** Start of Provided data **
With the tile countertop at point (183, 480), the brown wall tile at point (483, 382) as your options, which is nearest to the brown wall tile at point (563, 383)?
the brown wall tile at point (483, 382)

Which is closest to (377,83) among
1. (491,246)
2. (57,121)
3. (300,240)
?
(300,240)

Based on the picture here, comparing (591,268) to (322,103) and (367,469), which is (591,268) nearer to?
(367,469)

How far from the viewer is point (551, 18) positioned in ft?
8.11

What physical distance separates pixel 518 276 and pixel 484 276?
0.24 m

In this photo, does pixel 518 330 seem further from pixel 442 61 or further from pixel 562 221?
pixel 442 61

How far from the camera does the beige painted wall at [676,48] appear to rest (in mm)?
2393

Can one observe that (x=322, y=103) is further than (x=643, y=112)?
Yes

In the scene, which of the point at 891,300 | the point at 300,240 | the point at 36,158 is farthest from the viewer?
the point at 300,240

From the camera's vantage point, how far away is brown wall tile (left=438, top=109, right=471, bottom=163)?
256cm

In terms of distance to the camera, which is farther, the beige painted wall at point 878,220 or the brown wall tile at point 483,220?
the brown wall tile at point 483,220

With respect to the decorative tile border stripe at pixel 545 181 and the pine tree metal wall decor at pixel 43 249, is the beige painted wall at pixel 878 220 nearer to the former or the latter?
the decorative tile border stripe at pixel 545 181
** End of Provided data **
# [What to work on]
Using the entries above, please restate each one word for word.

# [Solution to this task]
With the tile countertop at point (183, 480), the brown wall tile at point (483, 382) as your options, which is nearest to the brown wall tile at point (563, 383)?
the brown wall tile at point (483, 382)

Which is closest to (377,83) among
1. (491,246)
2. (57,121)
3. (300,240)
?
(300,240)

Based on the picture here, comparing (591,268) to (322,103) and (367,469), which is (591,268) nearer to?
(367,469)

How far from the viewer is point (551, 18) positioned in ft?
8.11

What physical distance separates pixel 518 276 and pixel 484 276?
0.24 m

In this photo, does pixel 518 330 seem further from pixel 442 61 or further from pixel 562 221?
pixel 442 61

How far from the camera does the beige painted wall at [676,48] appear to rest (in mm)?
2393

Can one observe that (x=322, y=103) is further than (x=643, y=112)?
Yes

In the scene, which of the point at 891,300 | the point at 300,240 | the point at 36,158 is farthest from the viewer?
the point at 300,240

From the camera's vantage point, how far away is brown wall tile (left=438, top=109, right=471, bottom=163)?
256cm

In terms of distance to the camera, which is farther, the beige painted wall at point 878,220 or the brown wall tile at point 483,220?
the brown wall tile at point 483,220

With respect to the decorative tile border stripe at pixel 545 181 and the pine tree metal wall decor at pixel 43 249, is the beige painted wall at pixel 878 220 nearer to the former or the latter?
the decorative tile border stripe at pixel 545 181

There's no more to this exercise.